Все русские были приветливы с эскимосами, и лица у них были веселые и улыбчатые. Этот же, Семенчук, сердит и темен лицом. «Вечно покрытый тучей», — так сказал о нем Таян. И все эскимосы горестно покачивали головами.
Семенчук приказал эскимосам бросить промысел и идти на разгрузку парохода.
— Однако время зверя бить, — возразили эскимосы.
— Будете зверя зимой бить.
«Зимой? У этого человека ума нет», — решили в ужасе эскимосы, а Таян выругался самым крепким чукотским ругательством:
— Он не умеет жить!
Но он не только не умел жить, но не давал жить и другим.
Настали страшные дни для островитян.
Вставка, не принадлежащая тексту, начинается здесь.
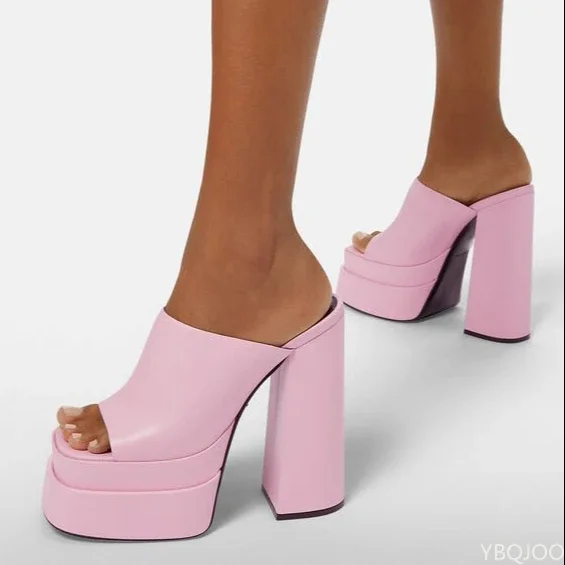 Luxus Weibliche Dicke High Heels Sandalen Mode Kette Plattform Sommer Frauen Sandalen Party Elegante Schuhe Zapatos Mujer Größe 35-43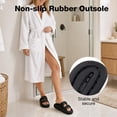thumbnail image 4 of Ecetana Slides Sandals for Women Cloud Slides Pillow House Sandals Non-slip Shower Shoes, 4 of 8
Люди и собаки остались без мяса. Голод, гость, давно невиданный на острове, забрел в яранги эскимосов и стал хозяйничать там. Начали болеть дети, отощали охотники, заплакали женщины. И, хотя ломились от продовольствия склады зимовки, Семенчук не дал эскимосам ни муки, ни консервов, ни керосина. И люди молча приготовились к смерти. Умер охотник Тачью. Умер сын Таяна, которого русские звали Володькой и который мог бы стать великим охотником, как отец, а может быть даже начальником, как Минеев, или летчиком, как Побежимов. Он мог стать всем, кем захотел бы, теперь это уже знал Таян, но вот умер и стал ничем, прахом, тенью. И, склонившись над трупом сына, горько задумался Таян. Если б он и сейчас верил в злых духов, он сказал бы, что Семенчук — злой дух, принявший образ умилека. Но Таян знал теперь, что нет духов, ни злых, ни добрых, и он понял, что Семенчук злой, неправильный человек, обманно называющий себя большевиком. И, когда, наконец, на остров прилетел самолет, Таян написал (он знал теперь русскую грамоту) письмо Минееву и рассказал ему в письме обо всем: о горе эскимосов, о смерти Володьки, о злом начальнике Семенчуке.
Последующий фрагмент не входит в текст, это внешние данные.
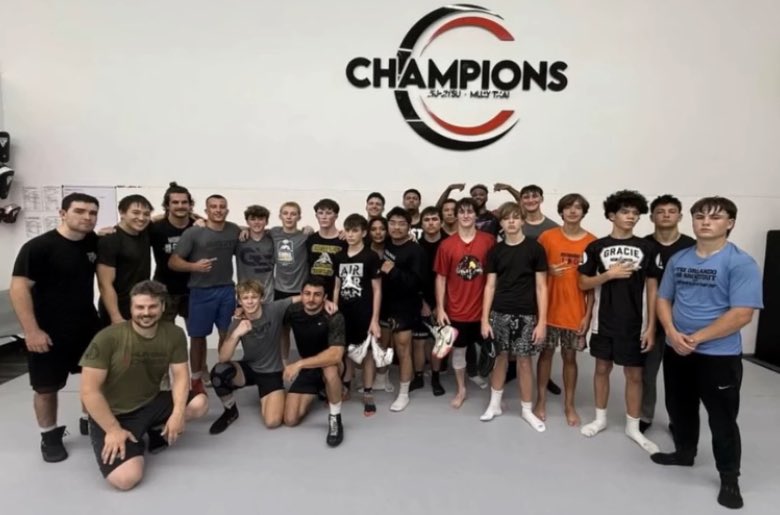 Aurelio “Reli” Gutierrez (@aurelioguti34) on Twitter photo Got in some wrestling work this Sunday at <a href="/ChampionsJJMT/">Champions Jiu Jitsu & Muay Thai</a>
<a href="/Hagerty_FB/">Hagerty Football</a> <a href="/markatc13/">Mark Benedict</a> <a href="/OleCoachMac/">John McAfee</a> <a href="/Coach_Bock/">Joshua Bock</a> <a href="/1CoachQ/">Coach Quinones</a> <a href="/CoachLewis8/">Coach Lewis</a> <a href="/doccoop22/">Sean Rivera</a>
<a href="/bighitslive/">BIGHITSLIVE</a> <a href="/RealNews102/">Drew Johnson</a>
<a href="/HitStick_4/">M.A. Jr</a> <a href="/SeWrestle/">SEWrestle</a> <a href="/KabraWrestling/">Brant Parsons</a> Got in some wrestling work this Sunday at <a href="/ChampionsJJMT/">Champions Jiu Jitsu & Muay Thai</a>
<a href="/Hagerty_FB/">Hagerty Football</a> <a href="/markatc13/">Mark Benedict</a> <a href="/OleCoachMac/">John McAfee</a> <a href="/Coach_Bock/">Joshua Bock</a> <a href="/1CoachQ/">Coach Quinones</a> <a href="/CoachLewis8/">Coach Lewis</a> <a href="/doccoop22/">Sean Rivera</a>
<a href="/bighitslive/">BIGHITSLIVE</a> <a href="/RealNews102/">Drew Johnson</a>
<a href="/HitStick_4/">M.A. Jr</a> <a href="/SeWrestle/">SEWrestle</a> <a href="/KabraWrestling/">Brant Parsons</a>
«Приезжай, умилек, — просил Минеева Таян, — все эскимосы по тебе скучают. А если нет денег на дорогу, телеграфируй, мы пришлем».
Но не мог приехать Минеев. Приехал другой начальник, большевик. А Семенчука увезли в Москву и судили справедливым судом и расстреляли. И, когда узнал об этом Таян, он сказал: это правильно, это по закону; он достоин смерти, потому что он не давал жить другим.
7
Шумит большой пир на острове Врангеля. Под тяжестью еды ломятся праздничные столы. Со всех сторон съезжаются на праздник гости. Байдарки и моторки пришвартовываются к берегу бухты Роджерса. Собачьи упряжки подкатывают к главному дому зимовки. Все население острова — от грудных детей до стариков — съехалось на полярную станцию праздновать десятилетие. Приехали гости с Большой земли, одни по воде — на ледоколе «Красин», другие по воздуху — на самолете Молокова.